------ TEXT

HEE KYUNG SEO: Just the same as the last three days, just pick the target and hit to the target and wait until it happens and just waiting and be patient. And the greens are not that firm or fast, so I think we will tend to pick the green direction because Dean and I struggled some shots to pick the direction of the wind so I didn't make the green. So tomorrow I think it's really important to pick the direction of the wind.
LIZETTE SALAS, Rolex Rankings No. 37
Q. First off, just great round. Take me through the day and what was really working well for you?
LIZETTE SALAS: Well, I made a big change on Tuesday. I went back to the short putter. It was a good decision. I felt good about it, and that's what was really working for me today as I was making putts. I had five birdies on the front nine and just kept giving myself opportunities and really just wasn't in trouble today. And that's what kept the momentum going.
I'm visualizing a lot better. I'm just having more fun, and just 5‑under par is a great score here with this wind, and I was texting my swing instructor, like how do I get the ball low, because I have a high ball flight, so I was just trying to get the ball low and out of trouble.
The 2nd hole was very intimidating, so after I birdied that one it gave me a lot of confidence to attack the hole today.
Q. What made you make the decision to change the putter this week?
LIZETTE SALAS: Everyone was telling me you're putting really good with the belly, and I said, yeah, but I think it needs a break. I was very restricted. I needed to be more free, I needed to visualize better. It's the same stroke, just not anchored. It felt good, and I just picked it up from the TaylorMade rep, and it fit perfectly, and I said I think I might keep it. So I played it in the pro‑am, and yeah, it's been working great.
Q. How long had you been using the belly putter before this?
LIZETTE SALAS: Since second stage of Q‑school, so almost two years. Yeah, it's a very long time, and I had a lot of success with it. You know, it was one of those decisions where I just felt comfortable, and it's time for a change. You know, everyone told me I was a good putter even before I used the belly, so I just had to believe it, and it's been working great.

------------
------ DATA TO EXAMINE

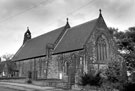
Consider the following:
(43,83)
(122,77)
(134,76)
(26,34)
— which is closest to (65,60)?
(43,83)

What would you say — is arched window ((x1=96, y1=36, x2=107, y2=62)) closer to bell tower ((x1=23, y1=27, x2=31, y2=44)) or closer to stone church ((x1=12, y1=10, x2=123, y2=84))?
stone church ((x1=12, y1=10, x2=123, y2=84))

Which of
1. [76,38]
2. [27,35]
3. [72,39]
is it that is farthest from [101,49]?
[27,35]

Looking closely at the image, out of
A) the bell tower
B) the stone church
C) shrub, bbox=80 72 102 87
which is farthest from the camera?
the bell tower

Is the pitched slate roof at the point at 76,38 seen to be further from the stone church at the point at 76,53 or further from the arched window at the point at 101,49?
the arched window at the point at 101,49

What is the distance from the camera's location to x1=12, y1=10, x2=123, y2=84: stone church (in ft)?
117

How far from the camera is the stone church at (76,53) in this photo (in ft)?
117

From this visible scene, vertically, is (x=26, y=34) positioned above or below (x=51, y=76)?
above

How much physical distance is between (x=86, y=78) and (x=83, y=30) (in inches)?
656

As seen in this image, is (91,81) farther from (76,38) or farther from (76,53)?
(76,38)

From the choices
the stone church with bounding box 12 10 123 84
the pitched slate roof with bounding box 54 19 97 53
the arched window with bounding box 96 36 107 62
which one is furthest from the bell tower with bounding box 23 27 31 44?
the arched window with bounding box 96 36 107 62

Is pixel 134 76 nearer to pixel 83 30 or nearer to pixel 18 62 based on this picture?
pixel 83 30

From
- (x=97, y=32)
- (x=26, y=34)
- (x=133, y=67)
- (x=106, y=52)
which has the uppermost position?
(x=26, y=34)

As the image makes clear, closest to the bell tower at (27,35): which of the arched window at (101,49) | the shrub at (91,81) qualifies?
the arched window at (101,49)

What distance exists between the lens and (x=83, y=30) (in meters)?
40.6
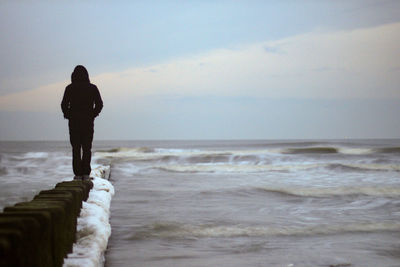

------------

ACTIVITIES:
#1 In the golf interview, how long had Lizette Salas been using the belly putter before she switched?
#2 Continue the golf interview transcript from the point where it stops.

ANSWERS GIVEN:
#1 Almost two years, since the second stage of Q-school.

#2
Q. Take me through ‑‑ we all know at Kraft you put yourself in contention and had a rough Sunday, but usually that's when you learn the biggest lessons are days like that. What have you taken from that Sunday until now as you're right back up at the top of the leaderboard?
LIZETTE SALAS: Yeah, I learned a lot. I learned how to really grind, and being here in Hawai'i with the wind you really have to grind, and yesterday I ground it out for 1‑under par, which is a phenomenal score. I learned how to stay patient. I learned that a bad round doesn't define who you are as a player. I wrote in a blog, even after shooting 79 I came back with 69. That's the type of player I am. I bounce back. Yeah, it was a terrible score at Kraft and bad timing, but it's just one of those days, and I learned how to forget about it. I let the clubs stay in the car for a couple of days. I didn't pick them up until Thursday and just relaxed, and I knew I was better than that, and it's definitely showing here.
Q. Overall your confidence level in terms of getting up there now. You've been starting to play really well and seeing your name up towards the top of the leaderboard. Is there a comfort level that comes with that the more experience you get?
LIZETTE SALAS: Yeah, definitely, I'm getting a lot more comfortable seeing my name up at the top of the leaderboard, and that's what Nancy Lopez has been teaching me is to look at the leaderboard and to really study it and to figure out what I need to do. You know, today it was just fun. I just started seeing the ball go in the hole a lot more, and confident putting stroke. Yeah, it's awfully nice to see my name up on the leaderboard so consistently this year. But you never know with this wind what will happen tomorrow. Just got to stay patient and not get too ahead of myself tomorrow.